*What you have to do*
Rewrite all the rows below, changing "girl in black shorts" to "child in black shorts" everywhere it appears and keeping everything else unchanged. Leave out the pictures.

*The data*
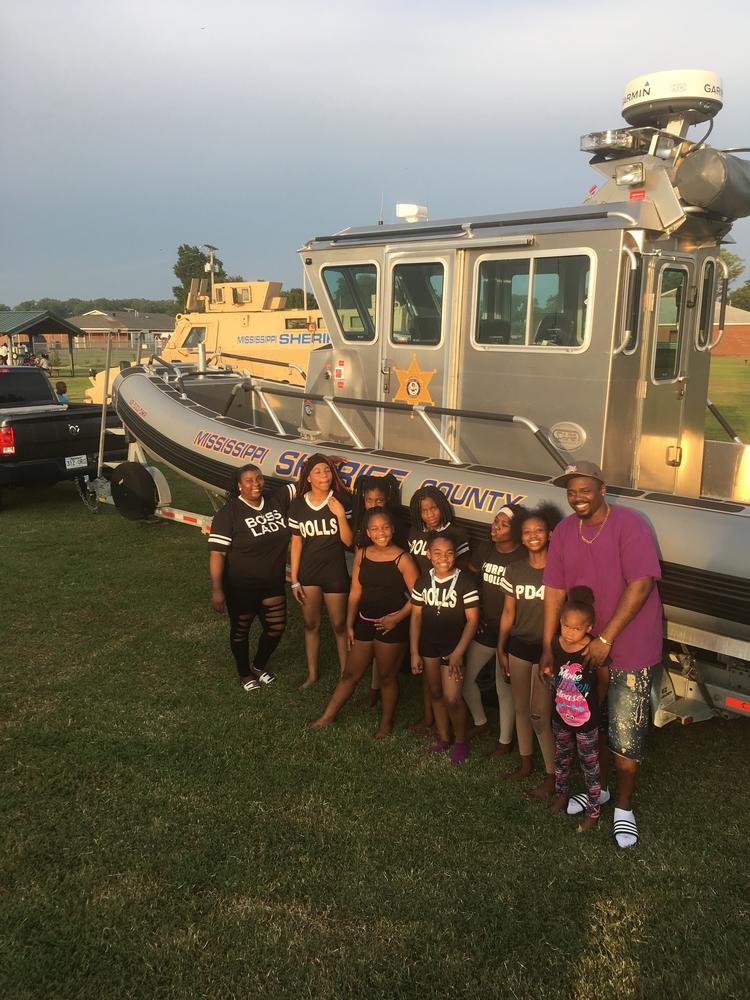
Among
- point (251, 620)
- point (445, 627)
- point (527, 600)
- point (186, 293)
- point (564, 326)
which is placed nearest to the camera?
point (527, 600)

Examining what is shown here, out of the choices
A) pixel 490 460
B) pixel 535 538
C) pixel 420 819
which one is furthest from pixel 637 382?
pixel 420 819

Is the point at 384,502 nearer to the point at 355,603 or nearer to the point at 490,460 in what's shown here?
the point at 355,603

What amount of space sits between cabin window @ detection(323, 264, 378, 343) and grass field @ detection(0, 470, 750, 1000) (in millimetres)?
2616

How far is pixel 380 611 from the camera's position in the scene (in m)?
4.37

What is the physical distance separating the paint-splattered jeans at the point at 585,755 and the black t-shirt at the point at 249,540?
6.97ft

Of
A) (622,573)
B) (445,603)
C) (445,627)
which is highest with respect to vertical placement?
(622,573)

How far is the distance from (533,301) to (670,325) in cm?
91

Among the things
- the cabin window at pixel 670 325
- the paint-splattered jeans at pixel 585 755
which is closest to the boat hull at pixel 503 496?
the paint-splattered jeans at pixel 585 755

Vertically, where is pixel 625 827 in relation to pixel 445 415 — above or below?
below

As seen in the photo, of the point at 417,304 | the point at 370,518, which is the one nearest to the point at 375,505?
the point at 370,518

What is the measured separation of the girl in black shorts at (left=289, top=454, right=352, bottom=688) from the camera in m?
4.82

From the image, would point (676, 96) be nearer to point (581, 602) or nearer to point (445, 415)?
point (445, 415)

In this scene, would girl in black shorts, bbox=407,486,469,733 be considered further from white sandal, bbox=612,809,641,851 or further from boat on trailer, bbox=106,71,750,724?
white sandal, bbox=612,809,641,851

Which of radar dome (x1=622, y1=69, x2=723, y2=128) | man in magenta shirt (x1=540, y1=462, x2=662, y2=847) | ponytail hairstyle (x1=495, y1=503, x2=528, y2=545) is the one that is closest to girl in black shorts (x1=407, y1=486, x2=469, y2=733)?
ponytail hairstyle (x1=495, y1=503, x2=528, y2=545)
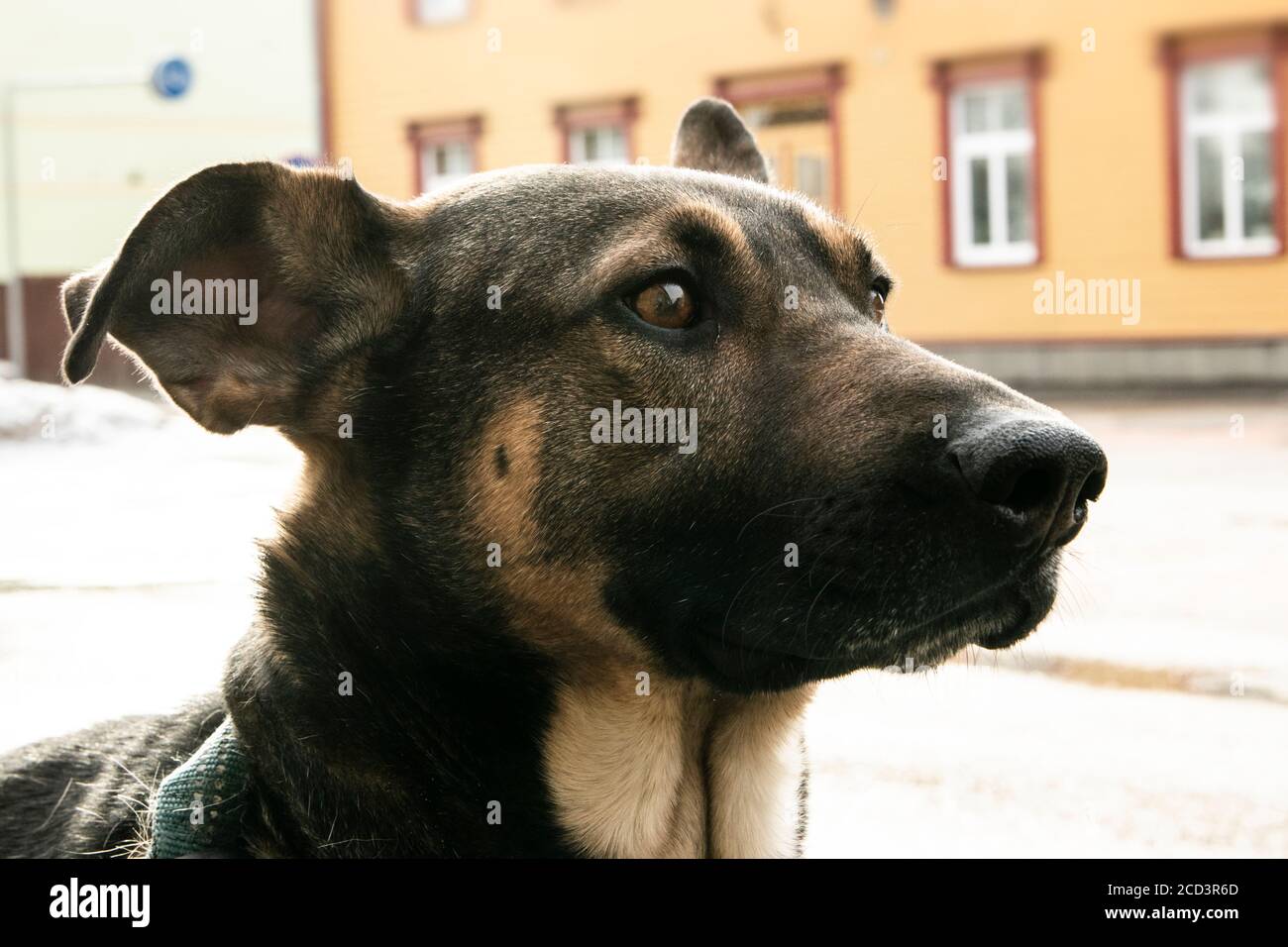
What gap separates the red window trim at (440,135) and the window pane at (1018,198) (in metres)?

*Task solution*
Among
- point (251, 620)
- point (445, 627)
- point (527, 600)
- point (186, 293)
- point (564, 326)
which is placed nearest to the camera?
point (527, 600)

Examining what is shown here, out of the choices
A) pixel 490 460
B) pixel 535 538
C) pixel 420 819
which one is furthest from pixel 637 382?
pixel 420 819

Is the point at 384,502 nearer to the point at 355,603 or nearer to the point at 490,460 in what's shown here?
the point at 355,603

What amount of space sits between cabin window @ detection(323, 264, 378, 343) and grass field @ detection(0, 470, 750, 1000) (in millimetres)?
2616

How far is pixel 380 611 from the camera's position in the scene (in m)?
4.37

What is the physical distance separating the paint-splattered jeans at the point at 585,755 and the black t-shirt at the point at 249,540?
6.97ft

Of
A) (622,573)
B) (445,603)
C) (445,627)
which is highest with respect to vertical placement?
(622,573)

How far is the distance from (533,301) to (670,325) in cm?
91

Among the things
- the cabin window at pixel 670 325
- the paint-splattered jeans at pixel 585 755
which is closest to the boat hull at pixel 503 496?
the paint-splattered jeans at pixel 585 755

Vertically, where is pixel 625 827 in relation to pixel 445 415 — above or below?
below

As seen in the photo, of the point at 417,304 | the point at 370,518, which is the one nearest to the point at 375,505?
the point at 370,518

What is the measured separation of the child in black shorts at (left=289, top=454, right=352, bottom=688) from the camera in m?
4.82

From the image, would point (676, 96) be nearer to point (581, 602) or nearer to point (445, 415)?
point (445, 415)

In this scene, would child in black shorts, bbox=407,486,469,733 be considered further from white sandal, bbox=612,809,641,851 or further from boat on trailer, bbox=106,71,750,724?
white sandal, bbox=612,809,641,851

Which of radar dome (x1=622, y1=69, x2=723, y2=128) | man in magenta shirt (x1=540, y1=462, x2=662, y2=847) | ponytail hairstyle (x1=495, y1=503, x2=528, y2=545) is the one that is closest to child in black shorts (x1=407, y1=486, x2=469, y2=733)?
ponytail hairstyle (x1=495, y1=503, x2=528, y2=545)
What gap separates the red window trim at (440,135) and the window pane at (1018,198) (in metres)?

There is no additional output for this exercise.